HWS sociology students enrolled in the Senior Seminar: Research Practicum will provide essential background research for The Geneva Human Rights Commission (GHRC) as part of a project funded with a $65,500 grant from the U.S. Department of Housing and Urban Development (HUD).
“This research is a true collaboration between the Geneva Human Rights Commission and the Colleges. These senior sociology majors will engage in community-based sociological research, a ‘public sociology,’ with a research collaborator committed to the highest professional standards and to social equity,” explains Professor of Sociology Jack Harris, who leads the Seminar. “The students will bring sociological skills they have learned and rehearsed in the classroom to bear on a meaningful research question that can affect social policy and the lives of many of our citizens.”
Grants were distributed to agencies in an effort to promote the new federal Equal Access to Housing regulation, which ensures that HUD housing and programs are open to all families, regardless of sexual orientation, gender identity, or marital status. GHRC was one of only three agencies in New York State to receive such a grant, and the only one in Upstate New York. The funds are intended to help local communities learn more about their fair housing rights and housing providers meet their fair housing obligations.
“There is a real need in the community and the region to make sure recipients of federal funds are doing what they are supposed to be doing according to HUD’s Affirmatively Furthering Fair Housing requirements,” says Human Rights Commission Executive Director Karen Baer. “Ultimately, we hope to be a resource as to what AFFH is and how they can comply.”

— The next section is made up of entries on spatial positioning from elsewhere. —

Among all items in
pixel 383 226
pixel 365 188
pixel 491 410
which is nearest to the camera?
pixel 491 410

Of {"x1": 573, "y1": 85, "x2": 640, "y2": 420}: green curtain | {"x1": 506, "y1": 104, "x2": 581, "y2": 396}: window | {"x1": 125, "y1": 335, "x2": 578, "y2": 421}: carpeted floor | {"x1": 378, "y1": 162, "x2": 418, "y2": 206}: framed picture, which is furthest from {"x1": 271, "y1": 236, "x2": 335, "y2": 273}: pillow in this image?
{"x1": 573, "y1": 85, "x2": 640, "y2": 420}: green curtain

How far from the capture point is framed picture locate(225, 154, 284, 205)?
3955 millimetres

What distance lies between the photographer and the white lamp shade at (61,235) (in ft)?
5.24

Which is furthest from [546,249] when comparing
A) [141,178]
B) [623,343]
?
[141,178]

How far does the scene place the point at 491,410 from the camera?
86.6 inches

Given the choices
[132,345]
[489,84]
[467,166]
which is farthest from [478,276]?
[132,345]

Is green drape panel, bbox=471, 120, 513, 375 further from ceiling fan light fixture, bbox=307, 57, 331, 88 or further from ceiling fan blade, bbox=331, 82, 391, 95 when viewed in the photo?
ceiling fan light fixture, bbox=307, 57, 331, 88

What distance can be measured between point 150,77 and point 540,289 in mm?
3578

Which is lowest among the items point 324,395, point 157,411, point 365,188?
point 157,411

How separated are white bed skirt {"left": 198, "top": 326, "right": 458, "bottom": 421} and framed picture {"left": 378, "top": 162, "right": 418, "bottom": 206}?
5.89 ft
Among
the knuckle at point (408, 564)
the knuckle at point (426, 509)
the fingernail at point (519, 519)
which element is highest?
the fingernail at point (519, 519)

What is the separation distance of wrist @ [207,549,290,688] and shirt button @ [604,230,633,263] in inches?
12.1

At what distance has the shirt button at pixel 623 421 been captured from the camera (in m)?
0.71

Baer notes students will be invaluable in the first phase of the project, taking place this semester, in which they will conduct fair-housing research and data collection. Using a variety of survey tools and data at their disposal, students will build a foundation for future analysis for the project. This includes ascertaining what percentage of housing in Geneva is accessible, and how many people need accessible housing; how many neighborhoods are integrated; what agencies and organizations in the region receive federal funds; and what their current “AFFH quotient” is so it can be measured again at the end of the project.
The project as a whole will foster a greater community understanding of the importance of fair-housing choice and help develop resources for organizations and municipal agencies receiving federal financial assistance that will educate and encourage voluntary compliance with fair-housing obligations and priorities. Phase two of the project is expected to take place this summer, with two or three rising seniors working with GHRC to compile and analyze the data obtained this semester and then publish research materials, create a fair-housing guidebook for local federal funding recipients and collect fair-housing resource materials.
A regional AFFH symposium at HWS is anticipated once the materials have been developed. Local officials, planners, public-housing providers, nonprofit workers and others will be invited to participate in a community discussion on fair housing. Workshops and panel discussions will be offered, and a notable guest speaker will be invited. The project will culminate in the opening of the AFFH Resource Center at the GHRC and assessment of the project.